O-Nobu had known even before she was together with Tsuda that O-Hide had been chosen for her beauty. To women in general, and especially to a woman like O-Nobu, this fact was certainly a cause for envy. When Tsuda mentioned it for the first time, before she had laid eyes on O-Hide, O-Nobu was aware of feeling mildly jealous. Later, understanding that this fact was insubstantial as paper, she had even experienced, in addition to mild derision, the pleasure of having had her revenge. Thereafter, her attitude toward O-Hide where the question of love was concerned was always contempt. She was careful to make it appear that the other’s views were mutual and a source of delight, but that was of course mere flattery. Put less generously, it was a variety of ridicule.

Happily, O-Hide didn’t notice.
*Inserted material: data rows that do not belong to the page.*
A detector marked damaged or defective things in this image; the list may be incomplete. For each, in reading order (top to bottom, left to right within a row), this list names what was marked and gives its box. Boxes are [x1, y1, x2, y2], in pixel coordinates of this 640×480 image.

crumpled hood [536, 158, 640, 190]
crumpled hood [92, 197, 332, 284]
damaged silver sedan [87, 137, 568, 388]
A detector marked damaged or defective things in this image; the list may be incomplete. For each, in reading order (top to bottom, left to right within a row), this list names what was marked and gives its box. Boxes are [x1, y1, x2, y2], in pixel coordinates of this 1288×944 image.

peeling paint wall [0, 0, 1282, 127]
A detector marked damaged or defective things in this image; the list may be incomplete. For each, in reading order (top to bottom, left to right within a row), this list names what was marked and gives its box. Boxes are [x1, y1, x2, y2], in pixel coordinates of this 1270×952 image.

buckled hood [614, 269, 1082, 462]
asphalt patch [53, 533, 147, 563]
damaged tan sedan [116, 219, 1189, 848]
There was a good reason why. Talk aside, where the actual experience of love was concerned, O-Hide was certainly no match for O-Nobu. With no experience of having loved ardently and no memory of having been the object of pure and unwavering love, she was a woman who remained ignorant of how large and powerful this gift could be at its grandest. She was at the same time a wife who was satisfied with her husband. In this regard at least, the maxim “ignorance is bliss” described her perfectly. Having accepted at the time of her marriage the stamp of love applied by her husband’s hand as a guarantee of her future and locked it away in her heart, her naiveté was such that she was able to accept O-Nobu’s appreciation at face value.
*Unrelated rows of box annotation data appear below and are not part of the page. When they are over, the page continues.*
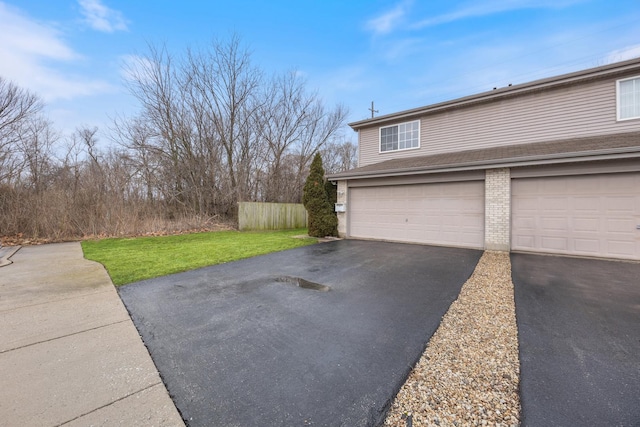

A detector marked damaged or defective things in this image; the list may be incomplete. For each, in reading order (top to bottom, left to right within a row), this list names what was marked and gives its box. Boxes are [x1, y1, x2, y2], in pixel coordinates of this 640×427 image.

patched asphalt [119, 241, 480, 427]
patched asphalt [512, 254, 640, 427]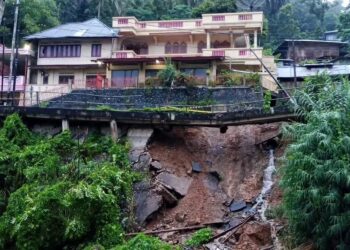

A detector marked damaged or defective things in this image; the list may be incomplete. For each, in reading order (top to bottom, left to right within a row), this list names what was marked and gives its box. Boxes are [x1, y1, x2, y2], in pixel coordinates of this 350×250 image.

broken concrete slab [126, 128, 152, 149]
broken concrete slab [157, 172, 193, 197]
broken concrete slab [134, 181, 163, 224]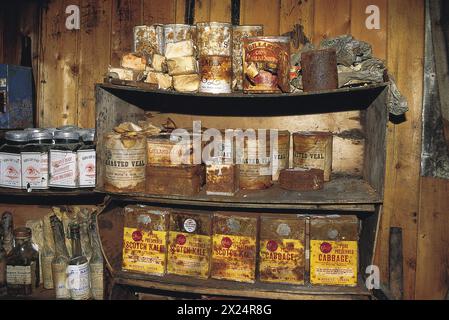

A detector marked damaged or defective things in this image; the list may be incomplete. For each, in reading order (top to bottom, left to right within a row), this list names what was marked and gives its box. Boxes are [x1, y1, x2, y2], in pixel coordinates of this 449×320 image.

rusty tin can [133, 24, 164, 56]
rusty tin can [196, 22, 231, 56]
rusty tin can [231, 24, 262, 90]
rusty tin can [242, 37, 290, 94]
rusty tin can [104, 132, 146, 192]
rusty tin can [292, 132, 330, 181]
rusty tin can [121, 206, 170, 276]
rusty tin can [167, 210, 213, 278]
rusty tin can [211, 212, 258, 282]
rusty tin can [260, 215, 304, 284]
rusty tin can [310, 215, 358, 288]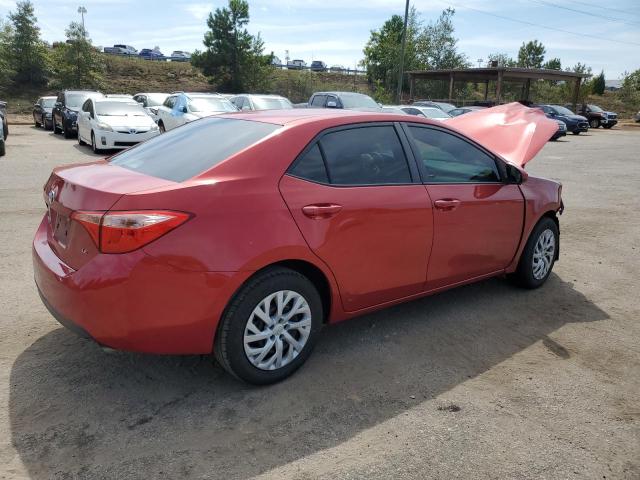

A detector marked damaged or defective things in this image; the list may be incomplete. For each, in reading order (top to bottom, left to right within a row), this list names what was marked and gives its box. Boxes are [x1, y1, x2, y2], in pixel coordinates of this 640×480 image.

damaged red car [33, 103, 564, 384]
dented hood [442, 102, 556, 168]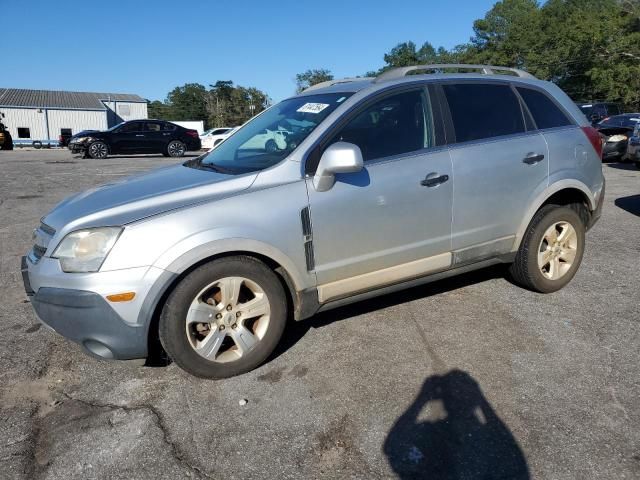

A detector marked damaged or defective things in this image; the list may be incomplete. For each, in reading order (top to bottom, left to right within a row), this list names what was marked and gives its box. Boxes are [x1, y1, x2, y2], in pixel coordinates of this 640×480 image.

cracked asphalt [0, 148, 636, 478]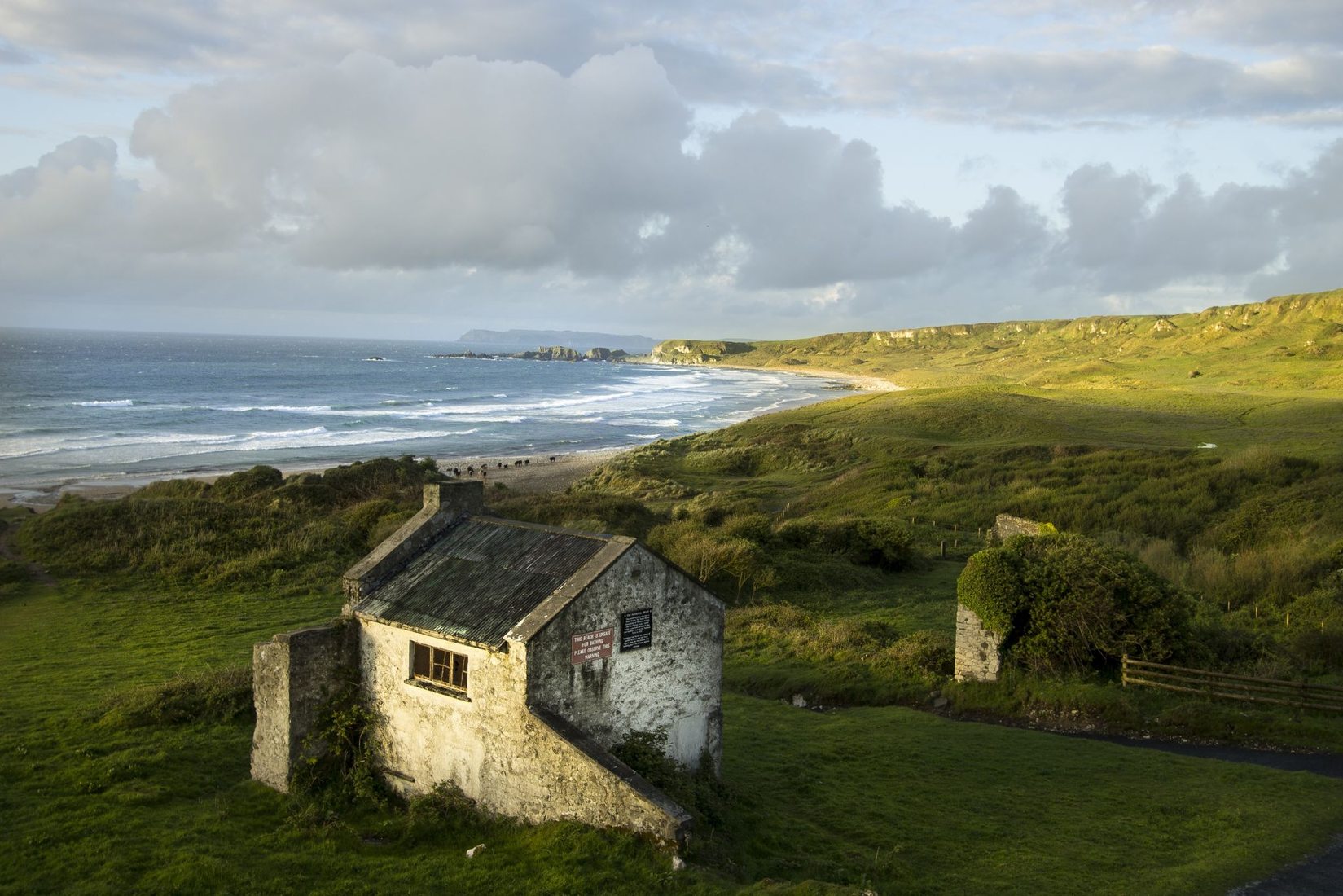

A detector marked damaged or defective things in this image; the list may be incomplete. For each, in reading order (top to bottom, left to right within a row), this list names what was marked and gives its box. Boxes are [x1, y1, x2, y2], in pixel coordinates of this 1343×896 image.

rusty roof panel [354, 518, 612, 644]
Having never identified the true shape of love, O-Hide’s idle, questionable pronouncements on the subject were a window that allowed keen-eyed O-Nobu to see into her heart. Apparently she was satisfied to derive from her own marriage her view of O-Nobu’s relationship to Tsuda. That much was apparent from the look of genuine surprise on her face when she heard O-Nobu’s remark. How could Tsuda’s love for O-Nobu be an issue now? And how could such a question be raised by his wife? And what in the world could she mean by saying such a thing in front of her husband’s sister? All this O-Nobu read in her companion’s expression.

In fact, what O-Hide actually saw was that O-Nobu was either too conceited to be satisfied with Tsuda’s love for her or a dissembler pretending not to realize that she held him in the palm of her hand.
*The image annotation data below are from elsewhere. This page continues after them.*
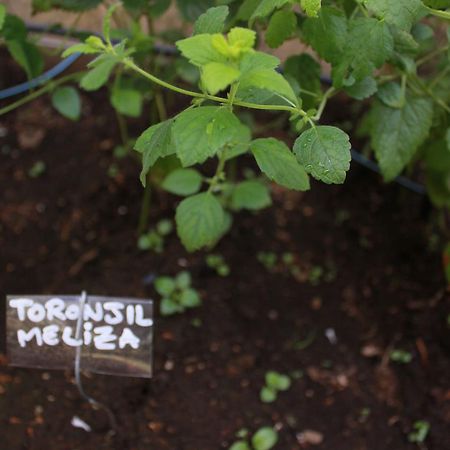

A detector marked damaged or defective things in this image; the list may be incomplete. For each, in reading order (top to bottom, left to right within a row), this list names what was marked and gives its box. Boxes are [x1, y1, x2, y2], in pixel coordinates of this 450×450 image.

bent wire stake [73, 290, 118, 434]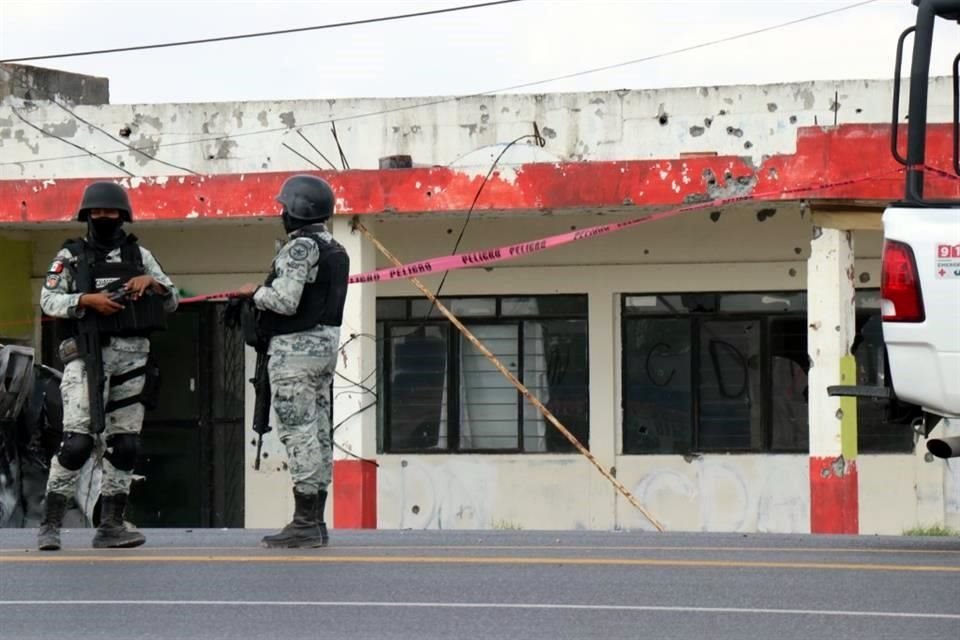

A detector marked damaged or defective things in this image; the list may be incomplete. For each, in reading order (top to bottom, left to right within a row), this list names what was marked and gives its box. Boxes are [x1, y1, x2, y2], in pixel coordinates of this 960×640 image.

cracked concrete wall [3, 79, 956, 180]
damaged building facade [1, 65, 960, 536]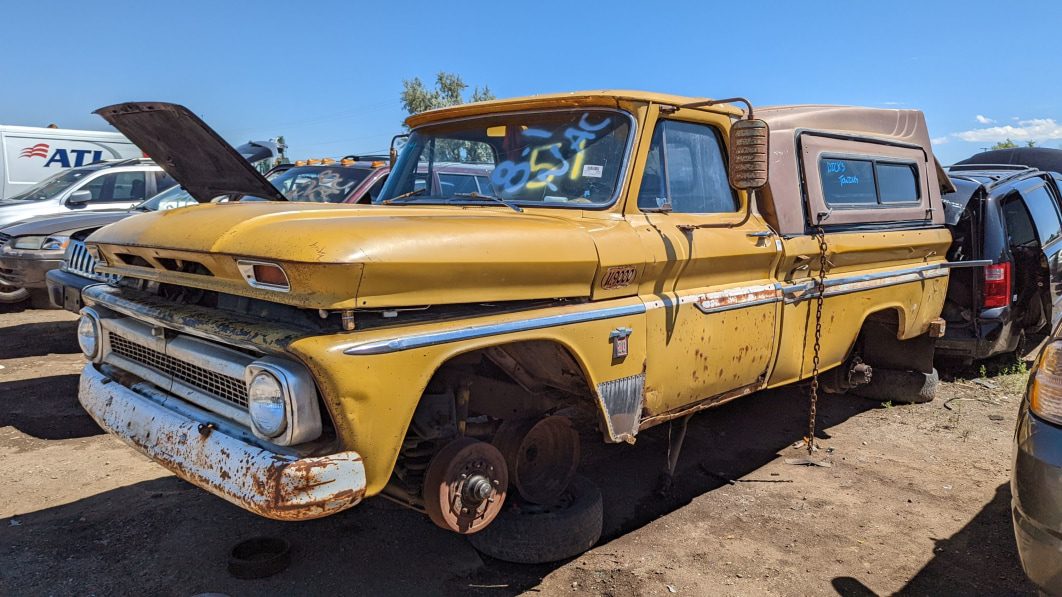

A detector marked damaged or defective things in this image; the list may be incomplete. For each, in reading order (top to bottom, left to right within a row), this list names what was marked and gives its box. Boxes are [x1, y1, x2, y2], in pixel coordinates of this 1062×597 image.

white painted bumper paint chipping [76, 361, 367, 518]
white rusty front bumper [78, 361, 369, 518]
“Gracious!” she exclaimed. “You want even more love than you have already?”

Normally this response would have been just what O-Nobu hoped for. The way she was feeling today, however, it couldn’t possibly have satisfied her. Somehow she must make herself clear. But that would require her to say candidly, “If Tsuda is still thinking of someone beside me, then how am I to be content with things as they are now?”

“But listen,” she had begun, and then hesitated and went silent, sensing that if she dared to lead this way, she would be sabotaging her own plan.

“Is there still something missing?”

As she spoke, O-Hide lowered her gaze to O-Nobu’s hand. The familiar ring was sparkling magnificently on her finger. But O-Hide’s sharp glance had no effect on O-Nobu. Her naiveté about the ring was unchanged from the day before. O-Hide was annoyed.

“It seems to me you’re the fortunate one. If you want something, it gets bought for you, and if you want to go somewhere, you get taken.”

“I suppose I am fortunate in that way.”

Accustomed to thinking how awkward it would be if, declining to assert to others her good fortune and happiness, she should happen to reveal her plight, O-Nobu had recourse now, as usual, to one of the set phrases she kept on hand. And once again she came to a stop. Only after she had repeated the very words she had said to Tsugiko when she visited the Okamotos the day after the theater did she realize it was O-Hide she was addressing. O-Hide’s expression appeared to be asking, “If you’re fortunate in that way, isn’t that enough?”

O-Nobu didn’t want to show O-Hide any evidence that she was suspicious of Tsuda. The trouble was, pretending to know nothing while she watched O-Hide make a fool of her was even more disagreeable. O-Hide would require skillful handling. She believed that making her way to her objective would prove to be a travail. She didn’t realize that her efforts were misbegotten and doomed to fail. She took yet another tack.